Does Epsom salt work to remove june grass (grass seed) from your dog’s foot? Most vets will tell you that Epsom salt only has a 50% success rate in getting out june grass from your dog’s foot, but using it sure doesn’t help. Learn how you can up your chances in getting your dog’s june grass out of their foot just in using Epsom salts. After all, the only other alternative is expensive surgery- you may as well make the Epsom salt work!
First of all, if your vet says to use Epsom salt every day on your dog’s foot to remove the june grass, they mean every single day. My sister (a former vet assistant) recommends twice a day, morning and night, a good soak in a cup of Epsom salt per 1 gallon hot water. Leave your dog’s foot in about 15 minutes (or at least 5) and don’t let your dog lick at their wound too much after their Epsom salt bath. The Epsom salt can give your dog diarrhea, and you don’t want your dog to lick their open (and oozing) wound closed.
The Epsom salt pushes the june grass out, slowly but surely, so it’s important to keep the june grass wound open. This both relieves pressure on your dog’s foot, but also gets that infection out. Squeezing on the wound using a downward pushing motion gently with your thumb (squeezing the clear fluid in the wound out of the wound) helps to draw out the june grass that the Epsom salt is helping to draw out. Pushing out the fluids in your dog’s wound within 10 minutes of doing an Epsom salt bath is most effective, from personal experience.
Use Epsom salt for a week, or until the june grass comes out.
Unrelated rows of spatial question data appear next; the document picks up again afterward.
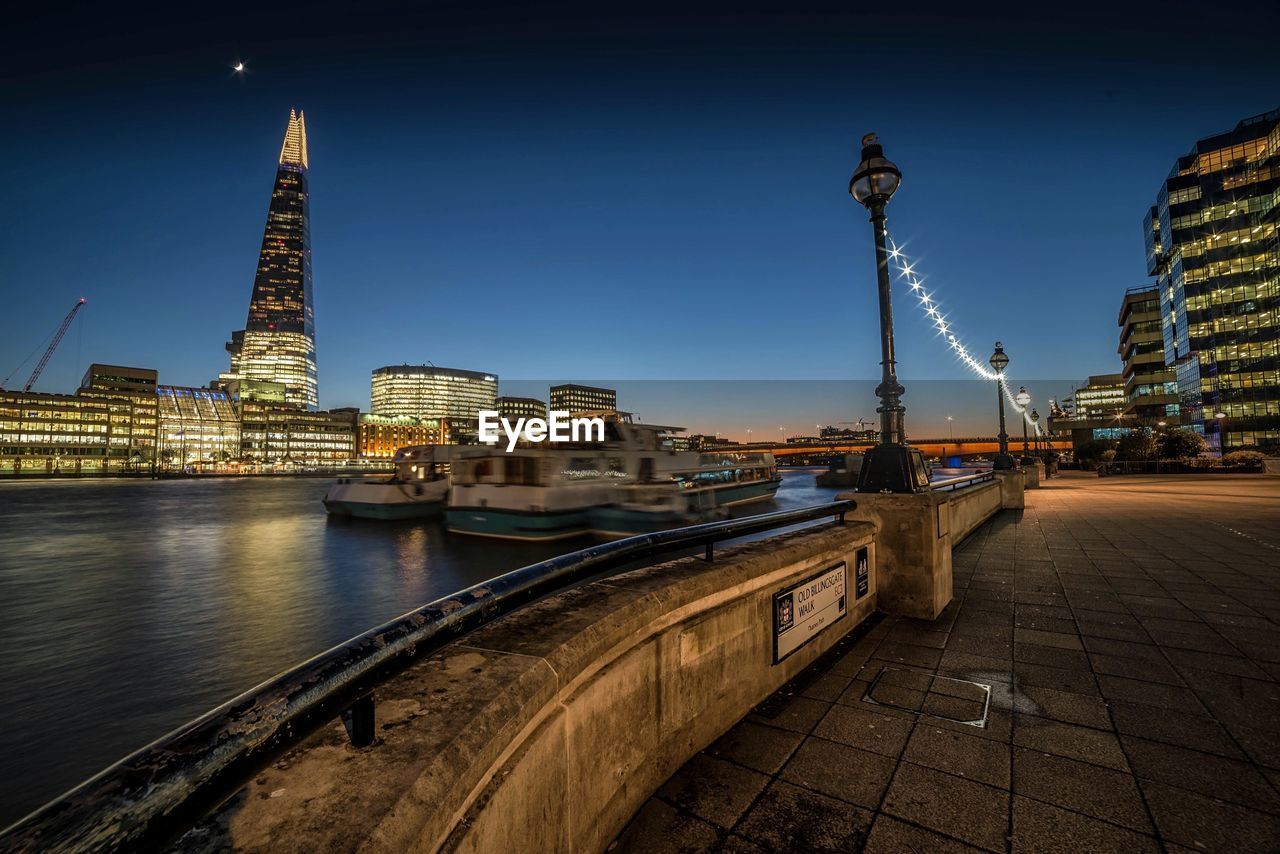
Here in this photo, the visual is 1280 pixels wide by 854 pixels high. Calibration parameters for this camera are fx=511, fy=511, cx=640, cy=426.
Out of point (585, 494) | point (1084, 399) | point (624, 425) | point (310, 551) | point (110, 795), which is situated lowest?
point (310, 551)

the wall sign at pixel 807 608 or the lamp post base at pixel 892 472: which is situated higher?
the lamp post base at pixel 892 472

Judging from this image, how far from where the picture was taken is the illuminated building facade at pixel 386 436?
172 metres

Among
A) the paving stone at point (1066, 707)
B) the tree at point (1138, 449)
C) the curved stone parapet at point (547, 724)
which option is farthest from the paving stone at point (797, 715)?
→ the tree at point (1138, 449)

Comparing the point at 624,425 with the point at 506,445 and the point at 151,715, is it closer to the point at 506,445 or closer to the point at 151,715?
the point at 506,445

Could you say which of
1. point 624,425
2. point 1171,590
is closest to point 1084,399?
point 624,425

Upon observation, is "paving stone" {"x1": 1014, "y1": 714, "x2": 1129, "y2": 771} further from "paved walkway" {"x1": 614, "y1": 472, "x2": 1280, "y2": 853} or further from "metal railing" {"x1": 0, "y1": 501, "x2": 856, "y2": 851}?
"metal railing" {"x1": 0, "y1": 501, "x2": 856, "y2": 851}

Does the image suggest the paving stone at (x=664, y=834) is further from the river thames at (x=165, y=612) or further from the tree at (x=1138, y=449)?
the tree at (x=1138, y=449)

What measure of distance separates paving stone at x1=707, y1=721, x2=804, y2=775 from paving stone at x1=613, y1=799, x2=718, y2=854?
0.53 meters

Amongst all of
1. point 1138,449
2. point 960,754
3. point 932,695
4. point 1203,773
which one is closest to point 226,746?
point 960,754

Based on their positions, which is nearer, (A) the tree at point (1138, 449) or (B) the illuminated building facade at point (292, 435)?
(A) the tree at point (1138, 449)

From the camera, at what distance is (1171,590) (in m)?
5.91

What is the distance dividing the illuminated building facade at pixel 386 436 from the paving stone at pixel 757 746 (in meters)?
178

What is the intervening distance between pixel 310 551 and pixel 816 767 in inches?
1026

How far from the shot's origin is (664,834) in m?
2.36
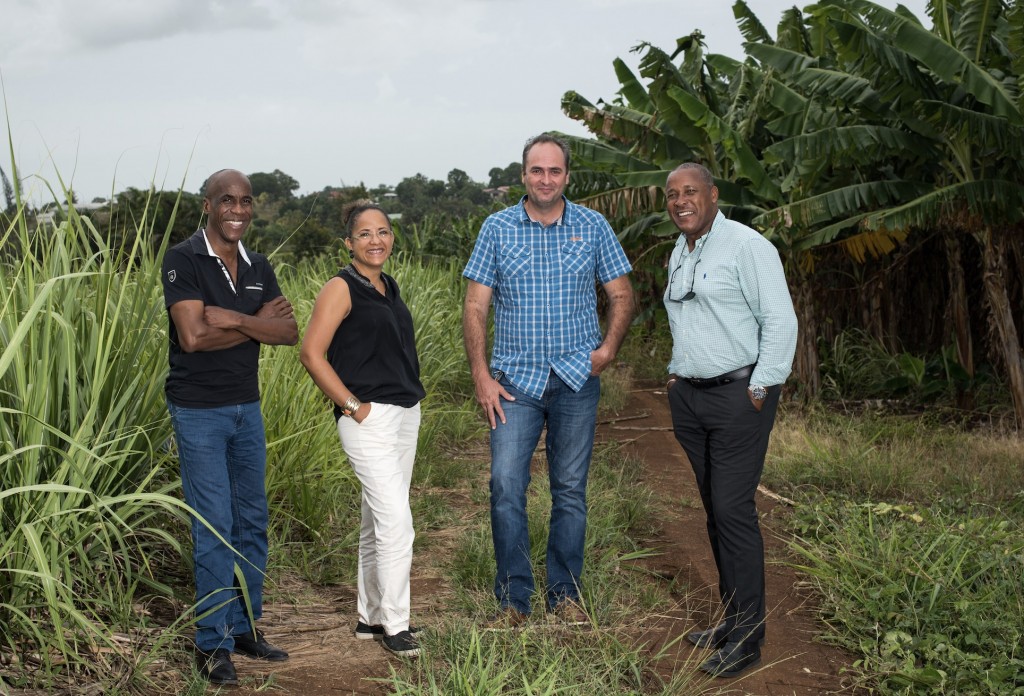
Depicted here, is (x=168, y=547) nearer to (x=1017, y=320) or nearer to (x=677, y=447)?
Result: (x=677, y=447)

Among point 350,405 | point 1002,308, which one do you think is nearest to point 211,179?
point 350,405

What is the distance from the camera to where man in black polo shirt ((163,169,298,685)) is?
151 inches

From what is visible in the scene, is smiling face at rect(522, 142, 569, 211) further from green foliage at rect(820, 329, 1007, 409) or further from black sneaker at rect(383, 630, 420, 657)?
green foliage at rect(820, 329, 1007, 409)

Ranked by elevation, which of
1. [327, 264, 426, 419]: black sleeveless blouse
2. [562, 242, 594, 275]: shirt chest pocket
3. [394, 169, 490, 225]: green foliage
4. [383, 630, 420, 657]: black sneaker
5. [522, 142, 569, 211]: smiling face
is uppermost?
[394, 169, 490, 225]: green foliage

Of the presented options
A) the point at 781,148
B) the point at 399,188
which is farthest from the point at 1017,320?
the point at 399,188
In my case, my dog’s june grass popped out of her foot after an Epsom salt bath on day 5. While there is only a 50% success rate with Epsom salt in removing a june grass from your dog’s foot, if you are diligent with the Epsom salt bath, try to keep your dog’s foot in the bath for 5 minutes or more and can do so twice a day, then you can avoid surgery. It’s a half success shot, but it’s worth it.
note: using a coffee container to soak your dog’s foot allows you to soak your dog’s foot while not having to leave the living room. I used a half cup of Epsom salt and filled the coffee container halfway up to soak my dog’s foot for 15 minutes (her standing in the can, me watching TV), then when I took her foot out simply dabbed it partially dry with a clean towel draped under the can. Super easy this way! Don’t forget to squeeze the fluid out of the wound by pressing down toward the wound exit, gently but firmly, using your thumb.